Stored data
#####
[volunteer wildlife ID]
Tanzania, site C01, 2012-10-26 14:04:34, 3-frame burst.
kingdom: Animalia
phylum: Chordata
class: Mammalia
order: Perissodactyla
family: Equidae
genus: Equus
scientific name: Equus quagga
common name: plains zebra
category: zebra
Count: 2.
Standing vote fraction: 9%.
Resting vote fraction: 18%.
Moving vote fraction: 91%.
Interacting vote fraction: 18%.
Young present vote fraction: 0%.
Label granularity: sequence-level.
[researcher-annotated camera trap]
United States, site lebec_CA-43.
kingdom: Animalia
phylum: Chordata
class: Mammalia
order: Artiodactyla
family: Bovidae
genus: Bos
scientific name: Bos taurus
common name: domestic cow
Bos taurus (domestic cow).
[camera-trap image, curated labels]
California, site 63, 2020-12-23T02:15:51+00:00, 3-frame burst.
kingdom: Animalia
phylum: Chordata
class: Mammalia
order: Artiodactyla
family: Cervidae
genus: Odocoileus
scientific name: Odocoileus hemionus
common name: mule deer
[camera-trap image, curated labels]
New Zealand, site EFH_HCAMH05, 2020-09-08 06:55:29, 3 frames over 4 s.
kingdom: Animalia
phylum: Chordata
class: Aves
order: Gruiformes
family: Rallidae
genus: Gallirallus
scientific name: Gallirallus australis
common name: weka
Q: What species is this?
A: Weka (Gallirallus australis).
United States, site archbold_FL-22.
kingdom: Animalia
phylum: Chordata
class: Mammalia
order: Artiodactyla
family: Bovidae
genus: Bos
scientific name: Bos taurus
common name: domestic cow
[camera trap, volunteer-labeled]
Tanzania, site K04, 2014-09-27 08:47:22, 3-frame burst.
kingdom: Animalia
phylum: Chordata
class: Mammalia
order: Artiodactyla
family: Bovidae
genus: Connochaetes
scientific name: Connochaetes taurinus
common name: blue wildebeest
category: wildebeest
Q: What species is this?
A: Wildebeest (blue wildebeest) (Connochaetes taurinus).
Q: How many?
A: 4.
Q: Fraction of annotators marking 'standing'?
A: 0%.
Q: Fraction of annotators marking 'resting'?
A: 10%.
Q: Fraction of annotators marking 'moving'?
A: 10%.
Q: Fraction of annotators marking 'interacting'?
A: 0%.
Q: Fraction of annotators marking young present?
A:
#####
◆ **Instructions for the task**
Output the full set of entries exactly as they were given.

◆ **The completed task**
[volunteer wildlife ID]
Tanzania, site C01, 2012-10-26 14:04:34, 3-frame burst.
kingdom: Animalia
phylum: Chordata
class: Mammalia
order: Perissodactyla
family: Equidae
genus: Equus
scientific name: Equus quagga
common name: plains zebra
category: zebra
Count: 2.
Standing vote fraction: 9%.
Resting vote fraction: 18%.
Moving vote fraction: 91%.
Interacting vote fraction: 18%.
Young present vote fraction: 0%.
Label granularity: sequence-level.
[researcher-annotated camera trap]
United States, site lebec_CA-43.
kingdom: Animalia
phylum: Chordata
class: Mammalia
order: Artiodactyla
family: Bovidae
genus: Bos
scientific name: Bos taurus
common name: domestic cow
Bos taurus (domestic cow).
[camera-trap image, curated labels]
California, site 63, 2020-12-23T02:15:51+00:00, 3-frame burst.
kingdom: Animalia
phylum: Chordata
class: Mammalia
order: Artiodactyla
family: Cervidae
genus: Odocoileus
scientific name: Odocoileus hemionus
common name: mule deer
[camera-trap image, curated labels]
New Zealand, site EFH_HCAMH05, 2020-09-08 06:55:29, 3 frames over 4 s.
kingdom: Animalia
phylum: Chordata
class: Aves
order: Gruiformes
family: Rallidae
genus: Gallirallus
scientific name: Gallirallus australis
common name: weka
Q: What species is this?
A: Weka (Gallirallus australis).
United States, site archbold_FL-22.
kingdom: Animalia
phylum: Chordata
class: Mammalia
order: Artiodactyla
family: Bovidae
genus: Bos
scientific name: Bos taurus
common name: domestic cow
[camera trap, volunteer-labeled]
Tanzania, site K04, 2014-09-27 08:47:22, 3-frame burst.
kingdom: Animalia
phylum: Chordata
class: Mammalia
order: Artiodactyla
family: Bovidae
genus: Connochaetes
scientific name: Connochaetes taurinus
common name: blue wildebeest
category: wildebeest
Q: What species is this?
A: Wildebeest (blue wildebeest) (Connochaetes taurinus).
Q: How many?
A: 4.
Q: Fraction of annotators marking 'standing'?
A: 0%.
Q: Fraction of annotators marking 'resting'?
A: 10%.
Q: Fraction of annotators marking 'moving'?
A: 10%.
Q: Fraction of annotators marking 'interacting'?
A: 0%.
Q: Fraction of annotators marking young present?
A:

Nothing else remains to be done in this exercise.